◆ **Instrucciones y requisitos**: Según el texto sobre Mary Beard y el feminismo, ¿dónde es académica Mary Beard?

◆ **Texto**:
El otro día llegué a casa a media tarde y mi cabeza y mi móvil ardían. Durante el trayecto en metro había estado leyendo dos columnas de opinión en las que se afirmaba que las feministas deseábamos lanzar a Woody Allen desde un campanario y que, por culpa de nuestro vocerío en las redes sociales, el sexo ya no era divertido. Pensé que todo era agotador. Me desnudé, me quité toda la ropa excepto las bragas y los calcetines y miré mis pechos, los acaricié. ¿Sería verdad que las feministas estábamos trayendo una ola de frío puritano? ¿Estábamos creando el clima propicio para el levantamiento de campos de concentración donde fueran a parar las mujeres afrancesadas seductoras y los hombres románticos e insistentes? Todo me parecía un disparate, pero entonces eso significaba que llevábamos semanas leyendo a gente seria decir disparates en los medios de comunicación.
Entonces se me ocurrió: iba a invocar al oráculo, iba a escribir un mail a Mary Beard. Académica en Cambridge, experta en historia cultural de Occidente y en la Roma clásica, Beard es una giganta de melena mitológica que nos observa desde las alturas. En cada instante crucial para nosotros, ella ve un átomo insignificante de la Historia. Sabe que somos sanguinarios. Beard sabría si estábamos siendo sanguinarias nosotras también.
Escribí: “¿Cree usted que la sociedad occidental se está volviendo más puritana —empezando por el mundo del arte— por culpa de los movimientos feministas en internet?”. Me tumbé en la cama, acomodé el móvil en mi monte de venus y cerré los ojos. Si Mary contestaba, la vibración se adentraría en mi sistema nervioso y enviaría señales a mis neuronas del placer. Un minuto después, llegó su respuesta: “I don’t think so!!” (¡¡no lo creo!!). Respiré aliviada. Si Mary Beard despachaba todas esas suposiciones apocalípticas, yo también podía hacerlo.

◆ **Material de partida**:
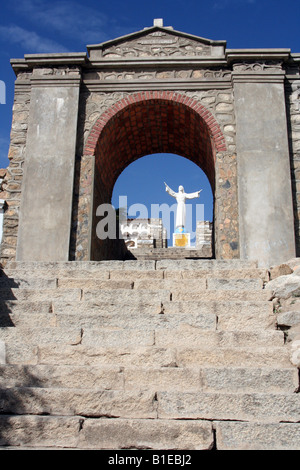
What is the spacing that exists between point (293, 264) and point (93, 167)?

◆ **Resultado final**: En Cambridge.